= Directions for this task =
Echo the entries below exactly as they appear, from the line with "How far from the capture" through the end of the entries.

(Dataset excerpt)
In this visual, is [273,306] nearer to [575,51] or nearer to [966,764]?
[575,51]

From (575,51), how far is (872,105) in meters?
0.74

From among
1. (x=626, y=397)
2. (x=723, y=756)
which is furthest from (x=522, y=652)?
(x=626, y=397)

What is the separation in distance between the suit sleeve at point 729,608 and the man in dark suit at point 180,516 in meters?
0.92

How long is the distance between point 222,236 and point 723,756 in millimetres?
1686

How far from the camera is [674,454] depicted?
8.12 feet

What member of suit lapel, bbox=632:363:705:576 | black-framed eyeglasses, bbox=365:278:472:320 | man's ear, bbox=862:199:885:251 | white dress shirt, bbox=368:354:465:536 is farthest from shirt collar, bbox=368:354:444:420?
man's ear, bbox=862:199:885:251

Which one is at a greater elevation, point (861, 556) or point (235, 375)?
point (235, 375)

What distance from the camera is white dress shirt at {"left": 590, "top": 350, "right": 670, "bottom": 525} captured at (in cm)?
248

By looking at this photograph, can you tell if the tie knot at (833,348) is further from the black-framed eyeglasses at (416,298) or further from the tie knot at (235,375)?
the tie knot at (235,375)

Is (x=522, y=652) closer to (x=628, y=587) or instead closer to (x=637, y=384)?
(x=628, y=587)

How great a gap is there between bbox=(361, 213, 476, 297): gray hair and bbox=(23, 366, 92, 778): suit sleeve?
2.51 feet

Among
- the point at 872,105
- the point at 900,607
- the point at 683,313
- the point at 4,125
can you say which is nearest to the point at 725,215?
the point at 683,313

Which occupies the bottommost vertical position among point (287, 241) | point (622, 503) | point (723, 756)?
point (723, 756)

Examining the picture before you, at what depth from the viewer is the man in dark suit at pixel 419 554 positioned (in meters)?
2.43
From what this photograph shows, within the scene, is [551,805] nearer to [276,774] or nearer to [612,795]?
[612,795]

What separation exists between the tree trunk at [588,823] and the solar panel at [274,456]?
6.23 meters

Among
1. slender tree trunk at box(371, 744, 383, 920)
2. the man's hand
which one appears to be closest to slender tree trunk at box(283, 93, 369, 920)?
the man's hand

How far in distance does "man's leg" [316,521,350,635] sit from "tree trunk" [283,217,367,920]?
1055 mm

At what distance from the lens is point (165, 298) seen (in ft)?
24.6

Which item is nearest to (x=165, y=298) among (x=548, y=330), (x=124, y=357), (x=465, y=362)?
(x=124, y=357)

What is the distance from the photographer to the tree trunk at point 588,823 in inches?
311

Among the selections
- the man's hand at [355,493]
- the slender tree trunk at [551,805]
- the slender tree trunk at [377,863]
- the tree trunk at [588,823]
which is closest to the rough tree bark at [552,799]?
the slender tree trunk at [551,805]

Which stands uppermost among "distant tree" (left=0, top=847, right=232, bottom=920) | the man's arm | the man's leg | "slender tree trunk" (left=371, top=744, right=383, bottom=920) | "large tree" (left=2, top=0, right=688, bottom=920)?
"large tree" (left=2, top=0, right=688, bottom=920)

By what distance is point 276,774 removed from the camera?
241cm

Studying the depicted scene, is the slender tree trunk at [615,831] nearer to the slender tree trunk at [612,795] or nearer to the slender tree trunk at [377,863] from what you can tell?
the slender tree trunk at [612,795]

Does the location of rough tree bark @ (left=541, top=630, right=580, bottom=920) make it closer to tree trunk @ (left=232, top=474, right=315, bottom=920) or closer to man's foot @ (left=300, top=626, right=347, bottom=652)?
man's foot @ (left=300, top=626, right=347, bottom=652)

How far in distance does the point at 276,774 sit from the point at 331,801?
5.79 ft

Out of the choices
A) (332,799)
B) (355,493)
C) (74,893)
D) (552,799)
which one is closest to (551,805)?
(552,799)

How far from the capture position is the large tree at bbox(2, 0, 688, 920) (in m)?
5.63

= Answer to this exercise =
How far from the capture position is the large tree at bbox(2, 0, 688, 920) (in m)?
5.63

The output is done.